We live in a world of discovery where visual appetite reigns supreme. Window shopping, infinite scroll lists, and micro engagements using simple visual cues are the norm. Search engines traditionally interpret a textual query input and match items and/or documents ranked by their relevance to the input query. The relevance of the retrieved results is based on scoring the closeness of the input query to the matching items/documents. This traditional approach heavily constrains the user to provide a language-bounded interpretation of their implicit preferences such as style and aesthetic feel, which are not usually available in a shared vocabulary. Bridging this gap between inspiration and discovery by enabling visual first pivots in search is the goal of our work.
Let’s illustrate this with an example. A user has an ethnic Turkish themed living room and is looking to purchase pillows for their recently purchased butterscotch-colored couch. In tune with their personal style, the user starts off their search using “turkish throw pillow,” reviews the results and in the process identifies the specific pattern used in pillows from Turkey as “kilim.”
They attempt to search for this pillow using various combinations of textual queries such as “orange kilim pillows,” “orange throw kilim pillows” or even a broad search “kilim pillows” (results in Figures 1 and 2) which does not yield their desired result in the top results. Though the results were highly relevant and had the best match with the query text which has been provided, the result of matching items varies significantly for each of these queries, as all of the inventory is not being displayed, forcing the user to query over and over again to try and get the correct combination of query text. Thus, words fail to elicit the style preference that the buyer has intended to search for.
In such situations, we need to provide capabilities to help engage enthusiast customers by inviting them to browse their assortment in a more visually appealing methodologies allowing them to zero down on the item they love.

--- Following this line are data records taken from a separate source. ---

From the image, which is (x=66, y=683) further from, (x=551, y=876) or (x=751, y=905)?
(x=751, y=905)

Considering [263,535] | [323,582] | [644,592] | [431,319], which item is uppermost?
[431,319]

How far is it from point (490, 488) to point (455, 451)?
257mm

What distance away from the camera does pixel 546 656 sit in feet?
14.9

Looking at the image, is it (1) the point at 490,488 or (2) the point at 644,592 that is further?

The following sections delve deeper into how the search team embraced this visual discovery and the mechanisms powering this new experience.

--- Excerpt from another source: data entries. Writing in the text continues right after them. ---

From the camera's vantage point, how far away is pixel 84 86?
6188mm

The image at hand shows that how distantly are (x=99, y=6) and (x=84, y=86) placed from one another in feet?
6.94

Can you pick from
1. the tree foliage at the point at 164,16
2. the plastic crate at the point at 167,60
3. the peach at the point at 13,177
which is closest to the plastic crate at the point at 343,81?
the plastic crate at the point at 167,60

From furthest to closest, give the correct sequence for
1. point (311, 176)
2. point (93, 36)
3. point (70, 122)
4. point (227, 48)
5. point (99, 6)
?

Search Query and Retrieval Methodology
The following describes how a query that is submitted by a user is matched against the listings created by the sellers. At a very high level, once the seller creates the listings, the metadata associated with the listing, such as its title, description, image and all its other attributes alongside interpreted data to help retrieve the listing efficiently, are all extracted and indexed for Cassini, eBay’s search engine .
When a query is submitted, for example “pillows,” the query is submitted through the application frontend (mobile/desktop) to the search service, which in turn internally utilizes multiple supporting mechanisms for query rewrite, expansion and more, along with session contextualization, to retrieve the best matching listings possible.
With a large inventory and millions of buyers spanning across the globe, this approach scales to provide sub-second response times with great relevance. This has been the traditional approach for information retrieval problems for all types of search engines. The goal is to interpret the query as efficiently and accurately as possible to match the intent and the expectation of the user, solely based on the input query being provided. There have been numerous interesting problems and innovations in the past to improve the retrieval accuracy. However, they have always been limited by the input purely being a text based query. How can we provide users the best possible ability to express their desired outcome if it cannot be expressed in words?
Taking inspiration from the analogies of window shopping at a furniture store, where different models or brands of the same furniture are available within a co-located space, we can enable the users to explore similar items with variations based on a cue that they provide as their input. This input can be in the form of an item that they find interesting and similar to what they are looking for. This visual cue gives us a way to provide for the user to identify their perfect item.
The user may then find something which is closer to their intended item in the result and continue to look for something similar once again and continue the journey. This enables them to also discover newer inventory which may be complementary to their original item and has the potential to improve customer happiness. Using semantic similarity  is not new to eBay, with the introduction of Image search in the eBay app, which allows the user to find identically looking items based on a picture taken from their phone camera. However, the usage of visual cue for fueling visual discovery and inventory browsing enables the user to efficiently navigate search results based on their style and preferences without the need for textually enforced filters such as aspects.
On a more technical note, let us dive into how a simple k-nearest neighbors algorithm (knn) works. A knn algorithm stores the item as a multi-dimensional vector based on varying factors during its learning phase. Then, in the classification phase, a query retrieves the k (for example: 500 results) closest items nearest to that query item.
Due to the scale involved (1.7 billion listings as of Q4 2022), training and enabling a full-fledged knn search for high dimensional data is inefficient and time consuming. To overcome this, Approximate Nearest Neighbors (ANN) search is utilized instead and the specifics are explained below. They provide a more optimal means to efficiently retrieve neighbors with a minimal loss of accuracy.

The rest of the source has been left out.